Stated exercise >>
Copy the lines word for word, starting with the line containing "Is ruined stone" and continuing through the line containing "5320 millimetres".

(Image-linked spatial questions)
━━━━━━━━━━━━━━━━
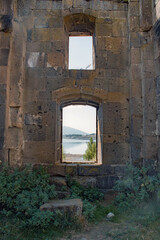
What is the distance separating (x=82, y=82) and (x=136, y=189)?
9.63 ft

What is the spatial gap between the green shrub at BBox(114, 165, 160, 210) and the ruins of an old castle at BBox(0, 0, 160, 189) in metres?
0.51

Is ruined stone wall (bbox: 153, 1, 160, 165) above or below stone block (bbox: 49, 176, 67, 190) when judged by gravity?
above

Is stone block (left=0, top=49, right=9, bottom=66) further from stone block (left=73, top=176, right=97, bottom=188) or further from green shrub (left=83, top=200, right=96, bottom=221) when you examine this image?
green shrub (left=83, top=200, right=96, bottom=221)

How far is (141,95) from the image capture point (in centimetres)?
517

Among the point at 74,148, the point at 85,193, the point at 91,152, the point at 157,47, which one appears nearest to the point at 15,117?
the point at 85,193

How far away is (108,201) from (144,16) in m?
4.81

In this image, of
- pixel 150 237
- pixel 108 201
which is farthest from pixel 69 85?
pixel 150 237

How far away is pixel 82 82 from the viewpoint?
5320 millimetres

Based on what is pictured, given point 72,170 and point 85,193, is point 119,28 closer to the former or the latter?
point 72,170

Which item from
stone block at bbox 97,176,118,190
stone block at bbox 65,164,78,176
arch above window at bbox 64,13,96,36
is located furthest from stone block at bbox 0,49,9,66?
stone block at bbox 97,176,118,190

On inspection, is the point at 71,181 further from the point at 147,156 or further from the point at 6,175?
the point at 147,156

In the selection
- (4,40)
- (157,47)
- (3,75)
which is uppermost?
(4,40)

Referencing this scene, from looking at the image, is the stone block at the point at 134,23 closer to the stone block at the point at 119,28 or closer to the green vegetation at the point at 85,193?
the stone block at the point at 119,28

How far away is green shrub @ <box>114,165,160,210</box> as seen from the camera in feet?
13.5
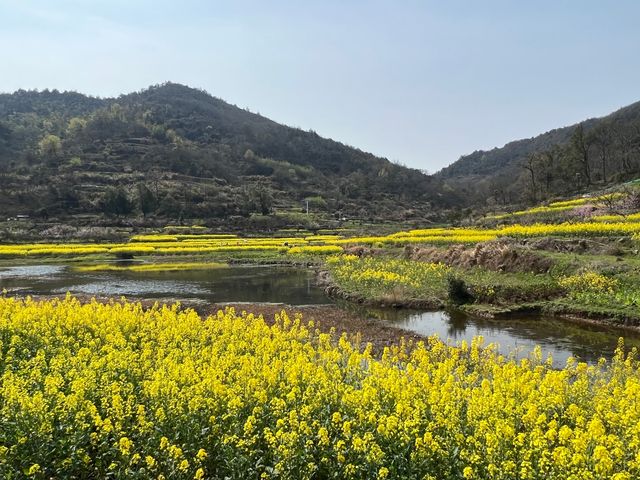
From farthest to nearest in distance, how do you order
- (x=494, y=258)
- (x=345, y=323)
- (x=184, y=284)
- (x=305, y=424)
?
(x=184, y=284), (x=494, y=258), (x=345, y=323), (x=305, y=424)

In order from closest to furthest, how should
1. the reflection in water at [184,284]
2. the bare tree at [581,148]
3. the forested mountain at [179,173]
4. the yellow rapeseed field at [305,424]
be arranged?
the yellow rapeseed field at [305,424]
the reflection in water at [184,284]
the bare tree at [581,148]
the forested mountain at [179,173]

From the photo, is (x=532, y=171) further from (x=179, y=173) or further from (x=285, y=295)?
(x=179, y=173)

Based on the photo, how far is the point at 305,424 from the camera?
227 inches

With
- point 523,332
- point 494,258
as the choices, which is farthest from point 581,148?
point 523,332

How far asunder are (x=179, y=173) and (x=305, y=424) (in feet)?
428

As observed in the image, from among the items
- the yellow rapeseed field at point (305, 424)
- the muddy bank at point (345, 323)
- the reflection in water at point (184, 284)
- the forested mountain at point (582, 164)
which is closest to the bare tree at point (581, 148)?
the forested mountain at point (582, 164)

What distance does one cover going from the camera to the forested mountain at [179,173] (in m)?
90.7

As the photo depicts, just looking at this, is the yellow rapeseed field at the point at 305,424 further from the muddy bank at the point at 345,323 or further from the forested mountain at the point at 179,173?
the forested mountain at the point at 179,173

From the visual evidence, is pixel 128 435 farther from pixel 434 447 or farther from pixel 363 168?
pixel 363 168

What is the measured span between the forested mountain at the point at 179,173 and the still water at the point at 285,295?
49.6 meters

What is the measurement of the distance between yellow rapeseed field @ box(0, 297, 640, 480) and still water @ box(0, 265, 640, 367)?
5.64m

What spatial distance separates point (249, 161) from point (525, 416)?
16323 centimetres

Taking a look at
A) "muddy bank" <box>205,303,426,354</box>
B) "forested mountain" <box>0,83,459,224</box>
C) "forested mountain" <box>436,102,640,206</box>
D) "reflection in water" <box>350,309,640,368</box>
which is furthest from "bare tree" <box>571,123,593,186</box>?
"muddy bank" <box>205,303,426,354</box>

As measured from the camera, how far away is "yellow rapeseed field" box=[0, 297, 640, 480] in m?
5.33
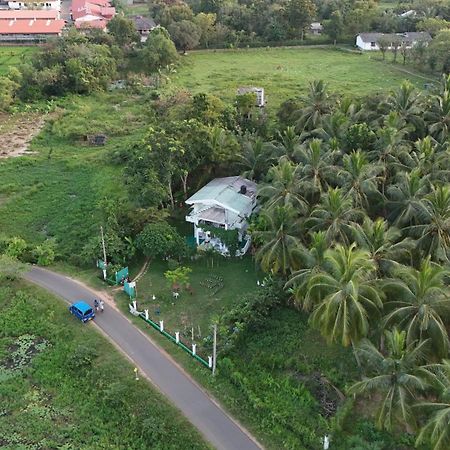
━━━━━━━━━━━━━━━━
Answer to the exercise >>
Is ruined stone wall (bbox: 153, 1, 160, 165) above or below stone block (bbox: 49, 176, 67, 190) when judged by gravity?
above

Is stone block (left=0, top=49, right=9, bottom=66) further from stone block (left=73, top=176, right=97, bottom=188) or further from green shrub (left=83, top=200, right=96, bottom=221) when you examine this image?
green shrub (left=83, top=200, right=96, bottom=221)

How far is (141,95) from the image capture point (in centimetres)?
517

Among the point at 74,148, the point at 85,193, the point at 91,152, the point at 157,47, which one appears nearest to the point at 15,117?
the point at 85,193

How far away is (108,201) from (144,16) in m?
4.81

In this image, of
- pixel 150 237
- pixel 108 201
which is farthest from pixel 69 85?
pixel 150 237

How far away is pixel 82 82 from the viewpoint?
5320 millimetres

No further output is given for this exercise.